Average time for a tetris field to fill

There are $7$ different kinds of blocks. The height of the stack will generally increase by $2$ in each step, but only by $1$ in the following cases: A green block preceded by any block; a purple block preceded by a red block; and a blue block preceded by either a yellow or a gray block. I'll treat the events of certain pairs following each other as independent; they're not, but it doesn't make a difference for the average height after time $t$ (by linearity of expectation) and only a small difference for the average time $t$ for height $N$.

So we have $49$ different pairs that are assumed to occur with equal and independent probabilities of $1/49$; for $1\cdot7+1\cdot1+1\cdot2=10$ of these pairs the second block increases the height by $1$, and for $49-10=39$ of them by $2$. Thus the average height after time $t$ will be $\frac{10+2\cdot39}{49}t=\frac{88}{49}t$. A good estimate for the average time to reach height $N$ is therefore $\frac{49}{88}N$. But we can be a bit more precise than that.

The average time $t_N$ to reach height $N$ satisfies:

$$t_N=\frac{10}{49}t_{N-1}+\frac{39}{49}t_{N-2}+1\;,$$ since there is a probability of $\frac{10}{49}$ that the next step will have height $N-1$ left and a probability of $\frac{39}{49}$ that it will have height $N-2$ left, and in either case the current step takes time $1$.

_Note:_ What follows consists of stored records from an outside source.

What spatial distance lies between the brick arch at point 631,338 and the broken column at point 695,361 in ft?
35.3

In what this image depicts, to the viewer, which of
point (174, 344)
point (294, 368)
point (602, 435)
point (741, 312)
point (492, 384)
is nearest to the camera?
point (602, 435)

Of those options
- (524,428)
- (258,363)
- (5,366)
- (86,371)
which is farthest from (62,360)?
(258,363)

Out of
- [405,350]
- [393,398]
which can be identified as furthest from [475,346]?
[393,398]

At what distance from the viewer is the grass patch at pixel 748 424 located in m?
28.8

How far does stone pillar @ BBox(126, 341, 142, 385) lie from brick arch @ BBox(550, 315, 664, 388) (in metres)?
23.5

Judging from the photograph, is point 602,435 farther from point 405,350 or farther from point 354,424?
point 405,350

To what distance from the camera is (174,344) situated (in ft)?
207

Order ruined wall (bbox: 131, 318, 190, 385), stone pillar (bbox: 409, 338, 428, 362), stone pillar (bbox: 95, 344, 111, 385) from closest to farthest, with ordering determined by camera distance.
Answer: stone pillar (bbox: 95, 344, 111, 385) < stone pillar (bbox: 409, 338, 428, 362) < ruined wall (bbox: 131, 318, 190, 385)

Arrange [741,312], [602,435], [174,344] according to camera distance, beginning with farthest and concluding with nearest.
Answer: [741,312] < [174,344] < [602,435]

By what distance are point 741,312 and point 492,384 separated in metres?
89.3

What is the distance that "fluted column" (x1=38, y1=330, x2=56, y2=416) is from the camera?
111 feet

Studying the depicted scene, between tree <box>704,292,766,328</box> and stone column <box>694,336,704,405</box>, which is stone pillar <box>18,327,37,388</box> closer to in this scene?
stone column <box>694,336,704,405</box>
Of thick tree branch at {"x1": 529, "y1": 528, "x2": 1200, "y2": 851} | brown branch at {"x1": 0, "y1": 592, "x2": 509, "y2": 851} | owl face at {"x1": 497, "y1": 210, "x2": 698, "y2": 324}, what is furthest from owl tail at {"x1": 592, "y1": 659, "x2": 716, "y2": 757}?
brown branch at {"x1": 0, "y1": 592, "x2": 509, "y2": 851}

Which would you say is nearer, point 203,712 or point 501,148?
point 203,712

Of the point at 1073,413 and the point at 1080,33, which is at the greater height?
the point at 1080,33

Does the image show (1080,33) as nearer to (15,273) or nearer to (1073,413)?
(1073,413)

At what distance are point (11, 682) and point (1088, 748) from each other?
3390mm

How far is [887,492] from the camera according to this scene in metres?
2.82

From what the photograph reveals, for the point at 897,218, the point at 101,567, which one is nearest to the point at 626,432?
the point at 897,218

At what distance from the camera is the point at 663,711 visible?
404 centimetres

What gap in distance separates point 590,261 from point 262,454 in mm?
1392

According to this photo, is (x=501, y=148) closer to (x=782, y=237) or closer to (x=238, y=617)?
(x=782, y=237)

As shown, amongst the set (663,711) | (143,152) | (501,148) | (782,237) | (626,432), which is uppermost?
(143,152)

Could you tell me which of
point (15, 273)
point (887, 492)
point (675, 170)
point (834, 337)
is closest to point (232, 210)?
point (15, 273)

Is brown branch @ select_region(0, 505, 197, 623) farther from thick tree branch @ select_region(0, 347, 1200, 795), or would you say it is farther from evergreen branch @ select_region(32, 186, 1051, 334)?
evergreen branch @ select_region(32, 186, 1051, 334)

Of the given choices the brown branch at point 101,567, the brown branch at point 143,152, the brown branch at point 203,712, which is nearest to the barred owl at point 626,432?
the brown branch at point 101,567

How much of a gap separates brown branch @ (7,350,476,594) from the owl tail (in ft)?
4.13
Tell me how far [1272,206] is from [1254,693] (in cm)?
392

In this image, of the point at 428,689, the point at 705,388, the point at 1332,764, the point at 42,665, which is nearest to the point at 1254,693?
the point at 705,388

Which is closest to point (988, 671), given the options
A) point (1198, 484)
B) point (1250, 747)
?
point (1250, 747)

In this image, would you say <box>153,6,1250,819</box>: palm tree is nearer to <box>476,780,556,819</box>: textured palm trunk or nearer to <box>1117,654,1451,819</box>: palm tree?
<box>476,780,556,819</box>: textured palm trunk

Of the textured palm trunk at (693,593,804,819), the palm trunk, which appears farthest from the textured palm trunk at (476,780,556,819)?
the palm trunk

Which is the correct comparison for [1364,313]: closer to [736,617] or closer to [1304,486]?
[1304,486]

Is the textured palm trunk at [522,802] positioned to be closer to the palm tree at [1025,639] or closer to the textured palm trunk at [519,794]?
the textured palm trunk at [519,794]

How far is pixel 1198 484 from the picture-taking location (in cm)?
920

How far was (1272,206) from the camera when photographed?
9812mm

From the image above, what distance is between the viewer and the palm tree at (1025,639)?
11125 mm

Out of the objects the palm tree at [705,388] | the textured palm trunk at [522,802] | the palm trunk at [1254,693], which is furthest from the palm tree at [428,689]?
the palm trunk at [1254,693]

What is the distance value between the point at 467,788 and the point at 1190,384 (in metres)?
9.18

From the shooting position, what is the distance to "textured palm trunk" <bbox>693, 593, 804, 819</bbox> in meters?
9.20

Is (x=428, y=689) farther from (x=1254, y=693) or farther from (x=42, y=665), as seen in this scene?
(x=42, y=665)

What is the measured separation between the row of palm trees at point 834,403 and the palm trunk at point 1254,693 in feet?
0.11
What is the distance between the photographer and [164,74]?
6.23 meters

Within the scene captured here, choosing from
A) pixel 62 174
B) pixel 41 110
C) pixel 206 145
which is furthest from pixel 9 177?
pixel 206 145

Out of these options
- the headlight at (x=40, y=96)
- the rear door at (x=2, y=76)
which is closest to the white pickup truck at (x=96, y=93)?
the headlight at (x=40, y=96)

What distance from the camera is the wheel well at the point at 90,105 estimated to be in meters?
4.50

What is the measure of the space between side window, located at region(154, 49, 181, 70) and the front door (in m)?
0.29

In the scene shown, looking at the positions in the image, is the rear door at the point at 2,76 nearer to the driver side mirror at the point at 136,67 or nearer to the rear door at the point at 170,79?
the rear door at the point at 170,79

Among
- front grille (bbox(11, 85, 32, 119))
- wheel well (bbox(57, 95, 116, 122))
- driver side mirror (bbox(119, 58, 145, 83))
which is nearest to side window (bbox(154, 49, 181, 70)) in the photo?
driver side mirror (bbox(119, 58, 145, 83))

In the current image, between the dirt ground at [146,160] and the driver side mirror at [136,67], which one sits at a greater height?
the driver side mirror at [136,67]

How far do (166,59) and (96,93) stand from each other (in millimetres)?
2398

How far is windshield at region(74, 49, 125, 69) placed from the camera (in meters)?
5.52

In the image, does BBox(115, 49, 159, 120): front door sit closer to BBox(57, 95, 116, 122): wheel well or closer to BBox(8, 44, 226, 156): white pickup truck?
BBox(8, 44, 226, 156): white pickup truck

We can solve this inhomogeneous linear recurrence relation by adding a specific solution of the inhomogeneous relation to the general solution for the homogeneous relation and then imposing initial conditions. We can guess a specific solution for the inhomogeneous relation from our earlier estimate: It is simply $t_N=\frac{49}{88}N$. For the general solution of the homogeneous equation, we have to solve the characteristic equation

$$\lambda^2-\frac{10}{49}\lambda-\frac{39}{49}=0\;,$$

with solutions

$$\lambda_{1,2}=\frac{5\pm\sqrt{1264}}{49}\;,$$ $$\lambda_1\approx 0.8276, \lambda_2\approx -0.6235\;.$$

Then the general solution of the inhomogeneous relation is

$$t_N=\frac{49}{88}N+c_1\lambda_1^N+c_2\lambda_2^N\;.$$

The initial conditions are $t_0=0$ (if there is no height left, the game is over) and $t_1=10/49$ (if there is only one row left, the game is over unless the next block only increases the height by $1$, with probability $10/49$). Substituting these into the general solution yields

$$c_2=-c_1=\frac{10-49^2/88}{\sqrt{1264}}\approx 0.2431\;.$$

Thus, the correction terms proportional to $c_1$ and $c_2$ are quite small to begin with and die off quickly, so by the time the height reaches $N$ the result is well approximated by the initial estimate $t_N=\frac{49}{88}N$. The height in the image seems to be $N=20$, so this would lead to an average time $t_N=\frac{245}{22}\approx11.1$ until the game is over.